Since 2009 we have been enjoying outstanding performances of the stripped back, driving version of ‘Cold Irons Bound,’ complete with slashing harp break. I highlighted both the 2009 and 2010 performances as being particularly compelling, and I can add this one from Taipei to make it three in a row. Shorn of the ghostly, swampy accompaniment we find on the Lanois arranged album versions, the song emerges as a stark, ferocious rocker, full of suppressed energy. It expresses a profound alienation from love and the world, but, like all the great tracks from Time Out of Mind, an intense spiritual state, a claustrophobic feeling that it is your soul that is in chains, ‘twenty miles out of town, cold irons bound.’
There’s an ambiguity in that refrain. We could be ‘cold irons bound’ in the sense that we are hurtling towards incarceration, not bound for glory but bound for prison, or it could mean that the ‘cold irons’ have already bound us – we are already incarcerated. The power of this refrain lies in that ambiguity.
Cold Irons Bound
I find it regrettable that 2011 was the last year in which that song would be performed, and the Taipei performance is probably the best of that crop. Another song we have to say goodbye to.
‘Sugar Baby’ from Love and Theft is another song on its way out. It will get a few performances in 2012 before disappearing after a mere 130 performances, and again this Taipei performance is probably the best of the 2011 crop, complete with rare, contemplative harp interludes. This may be best ever.

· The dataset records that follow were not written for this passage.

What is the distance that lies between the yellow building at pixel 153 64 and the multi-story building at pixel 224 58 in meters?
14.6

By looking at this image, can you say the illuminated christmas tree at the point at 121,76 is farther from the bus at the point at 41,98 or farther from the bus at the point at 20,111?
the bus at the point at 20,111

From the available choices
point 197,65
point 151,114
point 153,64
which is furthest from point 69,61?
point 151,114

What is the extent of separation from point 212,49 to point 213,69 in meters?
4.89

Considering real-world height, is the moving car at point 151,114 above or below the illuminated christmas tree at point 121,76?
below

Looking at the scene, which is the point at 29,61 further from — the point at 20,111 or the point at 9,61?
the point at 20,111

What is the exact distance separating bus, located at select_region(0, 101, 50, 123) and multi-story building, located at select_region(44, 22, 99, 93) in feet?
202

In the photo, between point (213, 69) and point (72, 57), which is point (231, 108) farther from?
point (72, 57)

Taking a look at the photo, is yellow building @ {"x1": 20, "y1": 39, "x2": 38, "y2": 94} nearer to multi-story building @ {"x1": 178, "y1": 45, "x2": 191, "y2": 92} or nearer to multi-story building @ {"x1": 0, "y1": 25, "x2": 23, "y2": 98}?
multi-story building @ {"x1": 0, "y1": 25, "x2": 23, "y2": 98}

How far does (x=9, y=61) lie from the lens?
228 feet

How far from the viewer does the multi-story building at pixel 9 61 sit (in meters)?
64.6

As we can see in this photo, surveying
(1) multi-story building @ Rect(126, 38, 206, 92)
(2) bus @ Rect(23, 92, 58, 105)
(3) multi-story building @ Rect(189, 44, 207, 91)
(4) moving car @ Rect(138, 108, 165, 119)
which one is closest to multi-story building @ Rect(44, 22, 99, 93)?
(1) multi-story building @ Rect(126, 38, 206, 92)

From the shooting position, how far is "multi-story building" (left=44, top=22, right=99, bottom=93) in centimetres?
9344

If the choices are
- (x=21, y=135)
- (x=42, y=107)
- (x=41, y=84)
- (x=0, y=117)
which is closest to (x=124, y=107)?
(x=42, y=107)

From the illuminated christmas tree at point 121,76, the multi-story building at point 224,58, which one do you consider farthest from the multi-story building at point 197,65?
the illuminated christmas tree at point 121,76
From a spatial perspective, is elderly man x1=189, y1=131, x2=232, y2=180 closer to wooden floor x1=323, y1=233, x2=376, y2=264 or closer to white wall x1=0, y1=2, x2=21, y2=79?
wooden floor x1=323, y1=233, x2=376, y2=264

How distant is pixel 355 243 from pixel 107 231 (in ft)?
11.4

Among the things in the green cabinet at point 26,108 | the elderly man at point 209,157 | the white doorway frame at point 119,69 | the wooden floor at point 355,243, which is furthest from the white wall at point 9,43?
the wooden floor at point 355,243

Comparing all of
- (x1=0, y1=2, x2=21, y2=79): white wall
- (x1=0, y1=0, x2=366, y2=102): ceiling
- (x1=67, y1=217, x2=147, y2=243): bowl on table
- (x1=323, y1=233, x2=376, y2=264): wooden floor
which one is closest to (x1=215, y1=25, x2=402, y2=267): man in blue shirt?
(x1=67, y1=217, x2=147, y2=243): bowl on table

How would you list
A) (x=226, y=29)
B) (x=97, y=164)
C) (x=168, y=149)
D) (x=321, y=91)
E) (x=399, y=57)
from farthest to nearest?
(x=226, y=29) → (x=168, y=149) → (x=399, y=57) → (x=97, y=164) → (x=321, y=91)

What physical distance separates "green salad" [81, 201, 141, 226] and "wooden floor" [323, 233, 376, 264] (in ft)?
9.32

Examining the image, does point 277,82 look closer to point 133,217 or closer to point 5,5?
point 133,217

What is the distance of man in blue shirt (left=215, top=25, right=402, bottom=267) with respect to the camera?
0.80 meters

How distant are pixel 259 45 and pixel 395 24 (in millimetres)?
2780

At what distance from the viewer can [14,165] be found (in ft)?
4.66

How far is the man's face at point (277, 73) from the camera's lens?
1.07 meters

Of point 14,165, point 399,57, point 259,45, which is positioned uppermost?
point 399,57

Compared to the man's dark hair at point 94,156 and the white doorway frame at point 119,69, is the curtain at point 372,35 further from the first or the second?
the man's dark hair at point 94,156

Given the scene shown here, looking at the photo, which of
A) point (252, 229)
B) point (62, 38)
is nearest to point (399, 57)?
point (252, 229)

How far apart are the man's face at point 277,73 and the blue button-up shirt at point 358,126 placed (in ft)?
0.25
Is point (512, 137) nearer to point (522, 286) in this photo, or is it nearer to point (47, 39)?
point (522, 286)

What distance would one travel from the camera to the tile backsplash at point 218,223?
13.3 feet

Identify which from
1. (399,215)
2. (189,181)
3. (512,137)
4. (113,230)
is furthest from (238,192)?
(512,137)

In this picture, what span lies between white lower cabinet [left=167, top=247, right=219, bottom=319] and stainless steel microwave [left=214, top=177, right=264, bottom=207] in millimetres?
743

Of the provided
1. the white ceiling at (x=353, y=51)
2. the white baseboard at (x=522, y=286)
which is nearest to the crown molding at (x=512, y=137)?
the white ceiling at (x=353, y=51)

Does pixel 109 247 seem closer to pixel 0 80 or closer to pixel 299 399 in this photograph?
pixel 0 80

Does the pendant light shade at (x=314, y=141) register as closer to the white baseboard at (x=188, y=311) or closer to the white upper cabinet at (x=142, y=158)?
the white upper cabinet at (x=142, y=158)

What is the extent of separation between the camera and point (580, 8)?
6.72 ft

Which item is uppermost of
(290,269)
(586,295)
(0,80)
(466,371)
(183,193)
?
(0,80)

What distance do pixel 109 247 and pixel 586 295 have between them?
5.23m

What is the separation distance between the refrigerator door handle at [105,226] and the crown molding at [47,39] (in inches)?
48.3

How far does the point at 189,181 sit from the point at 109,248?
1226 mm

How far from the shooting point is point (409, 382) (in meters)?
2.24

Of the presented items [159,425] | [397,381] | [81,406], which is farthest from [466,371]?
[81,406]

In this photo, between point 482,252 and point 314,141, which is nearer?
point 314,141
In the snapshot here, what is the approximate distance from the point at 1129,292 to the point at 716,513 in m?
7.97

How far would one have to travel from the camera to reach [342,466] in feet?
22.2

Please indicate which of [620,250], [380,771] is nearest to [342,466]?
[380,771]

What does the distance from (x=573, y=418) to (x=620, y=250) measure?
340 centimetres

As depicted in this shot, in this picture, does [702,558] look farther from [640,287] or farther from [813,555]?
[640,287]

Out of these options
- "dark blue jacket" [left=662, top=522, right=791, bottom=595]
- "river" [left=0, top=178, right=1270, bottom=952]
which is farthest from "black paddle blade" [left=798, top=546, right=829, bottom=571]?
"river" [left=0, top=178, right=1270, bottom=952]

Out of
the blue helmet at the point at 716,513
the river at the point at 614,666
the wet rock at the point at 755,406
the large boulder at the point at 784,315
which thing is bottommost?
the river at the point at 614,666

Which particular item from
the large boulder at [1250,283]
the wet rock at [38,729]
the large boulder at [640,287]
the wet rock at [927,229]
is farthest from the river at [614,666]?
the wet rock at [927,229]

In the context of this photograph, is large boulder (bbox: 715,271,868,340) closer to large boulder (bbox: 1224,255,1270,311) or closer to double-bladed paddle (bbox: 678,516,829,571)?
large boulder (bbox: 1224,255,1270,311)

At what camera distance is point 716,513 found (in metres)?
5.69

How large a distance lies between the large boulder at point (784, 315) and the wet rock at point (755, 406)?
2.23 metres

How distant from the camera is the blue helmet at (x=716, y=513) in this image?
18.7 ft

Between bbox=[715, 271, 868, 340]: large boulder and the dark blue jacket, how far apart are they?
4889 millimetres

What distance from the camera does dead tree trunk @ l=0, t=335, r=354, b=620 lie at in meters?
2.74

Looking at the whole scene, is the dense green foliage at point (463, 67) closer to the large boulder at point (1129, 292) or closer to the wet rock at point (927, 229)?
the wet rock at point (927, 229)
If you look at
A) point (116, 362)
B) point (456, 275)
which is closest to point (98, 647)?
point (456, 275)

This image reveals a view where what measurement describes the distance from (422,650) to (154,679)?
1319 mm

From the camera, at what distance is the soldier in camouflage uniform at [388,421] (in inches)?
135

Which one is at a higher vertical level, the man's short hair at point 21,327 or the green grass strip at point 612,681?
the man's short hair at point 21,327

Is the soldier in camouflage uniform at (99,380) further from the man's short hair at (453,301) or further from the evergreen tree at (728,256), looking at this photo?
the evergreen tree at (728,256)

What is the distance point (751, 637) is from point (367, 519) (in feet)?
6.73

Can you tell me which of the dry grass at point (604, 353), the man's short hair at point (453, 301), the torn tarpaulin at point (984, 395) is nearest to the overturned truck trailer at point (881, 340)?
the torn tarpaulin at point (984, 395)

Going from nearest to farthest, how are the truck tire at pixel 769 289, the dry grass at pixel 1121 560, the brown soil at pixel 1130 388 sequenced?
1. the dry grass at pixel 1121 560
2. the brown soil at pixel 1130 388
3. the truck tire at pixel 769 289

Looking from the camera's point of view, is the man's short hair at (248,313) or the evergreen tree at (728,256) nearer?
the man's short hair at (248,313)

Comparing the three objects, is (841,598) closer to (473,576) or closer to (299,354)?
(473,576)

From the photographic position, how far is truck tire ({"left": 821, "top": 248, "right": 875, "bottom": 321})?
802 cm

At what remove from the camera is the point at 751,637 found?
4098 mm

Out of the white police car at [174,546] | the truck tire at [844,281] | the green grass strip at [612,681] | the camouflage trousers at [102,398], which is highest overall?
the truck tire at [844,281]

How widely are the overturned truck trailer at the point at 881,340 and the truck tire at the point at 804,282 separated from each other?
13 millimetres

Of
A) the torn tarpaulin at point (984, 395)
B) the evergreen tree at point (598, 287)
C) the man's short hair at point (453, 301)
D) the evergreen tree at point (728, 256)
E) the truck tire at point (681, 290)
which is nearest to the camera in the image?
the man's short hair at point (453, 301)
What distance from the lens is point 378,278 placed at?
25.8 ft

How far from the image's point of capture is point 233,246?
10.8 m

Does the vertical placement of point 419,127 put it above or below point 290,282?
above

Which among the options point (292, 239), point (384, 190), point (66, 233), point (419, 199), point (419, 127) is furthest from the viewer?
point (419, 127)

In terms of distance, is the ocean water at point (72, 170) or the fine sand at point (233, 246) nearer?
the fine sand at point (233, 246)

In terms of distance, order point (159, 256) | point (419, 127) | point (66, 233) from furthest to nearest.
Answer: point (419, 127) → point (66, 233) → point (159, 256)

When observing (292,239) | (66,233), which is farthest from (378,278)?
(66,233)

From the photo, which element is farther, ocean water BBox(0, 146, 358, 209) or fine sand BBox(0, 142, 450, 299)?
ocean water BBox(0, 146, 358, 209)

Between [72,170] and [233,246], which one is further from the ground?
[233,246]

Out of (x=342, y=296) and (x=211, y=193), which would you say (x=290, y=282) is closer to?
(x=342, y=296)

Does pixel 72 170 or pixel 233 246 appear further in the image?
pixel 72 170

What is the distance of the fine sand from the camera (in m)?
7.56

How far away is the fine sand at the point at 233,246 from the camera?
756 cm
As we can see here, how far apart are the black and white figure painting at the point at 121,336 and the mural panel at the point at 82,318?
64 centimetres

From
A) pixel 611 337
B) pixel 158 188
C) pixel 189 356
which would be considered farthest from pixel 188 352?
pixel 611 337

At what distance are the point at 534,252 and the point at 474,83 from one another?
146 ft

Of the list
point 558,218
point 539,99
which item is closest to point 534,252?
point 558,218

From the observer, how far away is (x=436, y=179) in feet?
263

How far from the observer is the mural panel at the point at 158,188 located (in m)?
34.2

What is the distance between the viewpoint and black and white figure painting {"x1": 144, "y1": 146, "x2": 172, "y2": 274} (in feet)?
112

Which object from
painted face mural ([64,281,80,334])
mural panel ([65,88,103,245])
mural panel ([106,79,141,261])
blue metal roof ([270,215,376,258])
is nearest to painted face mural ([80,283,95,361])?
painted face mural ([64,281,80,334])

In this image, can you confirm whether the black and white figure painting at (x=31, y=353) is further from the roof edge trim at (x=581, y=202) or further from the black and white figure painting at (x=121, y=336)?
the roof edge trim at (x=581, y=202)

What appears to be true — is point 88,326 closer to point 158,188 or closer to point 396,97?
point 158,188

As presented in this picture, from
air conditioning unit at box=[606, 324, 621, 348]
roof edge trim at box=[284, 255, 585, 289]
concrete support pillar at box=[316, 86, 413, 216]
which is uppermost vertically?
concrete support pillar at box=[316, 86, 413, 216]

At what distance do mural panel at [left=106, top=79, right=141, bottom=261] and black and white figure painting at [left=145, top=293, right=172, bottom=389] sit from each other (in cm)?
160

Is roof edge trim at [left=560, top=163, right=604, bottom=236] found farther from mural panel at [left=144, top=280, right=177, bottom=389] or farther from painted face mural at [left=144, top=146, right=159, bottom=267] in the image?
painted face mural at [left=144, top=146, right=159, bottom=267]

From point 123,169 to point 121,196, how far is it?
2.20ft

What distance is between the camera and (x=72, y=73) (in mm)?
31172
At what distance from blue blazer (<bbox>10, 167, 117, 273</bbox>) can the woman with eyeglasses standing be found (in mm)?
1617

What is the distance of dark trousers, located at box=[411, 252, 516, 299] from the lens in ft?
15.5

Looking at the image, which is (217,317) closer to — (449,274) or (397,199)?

It’s a slow song, and threatens to drag, but it’s more gentle and vulnerable than the refrain ‘sugar baby better get on down the line/ you ain’t got no brains no how’ would suggest. It’s not really an attack song at all, but one saturated in regret and despair.
Every moment of existence seems like some dirty trick Happiness can come suddenly and leave just as quick Any minute of the day the bubble could burst Try to make things better for someone, sometimes you just end up making it a thousand times worse
I’m going to finish with this triumphant performance of Dylan’s famous anthem, ‘Like A Rolling Stone.’ Rapturously received. Now there’s an attack song par excellence, but somehow by this time, some 45 years on, it doesn’t sound quite so full of spite and jeer. More like sadness and regret at the delusions of grandeur into which we can fall, delusions that soon shatter when your sense of superiority and entitlement are gone, you have nothing else – and you’re hanging out for a fix:
You said you’d never compromise With the mystery tramp, but now you realize He’s not selling any alibis As you stare into the vacuum of his eyes And ask him do you want to make a deal?
Dylan likes to pull this winner out of the hat late in a concert, as the second or third to last. At Taipei it comes as number 15 in the setlist, right before a final ‘Blowing in the Wind.’
Like a Rolling Stone
I haven’t quite finished with Taipei, or indeed 2011, and will be back soon with more.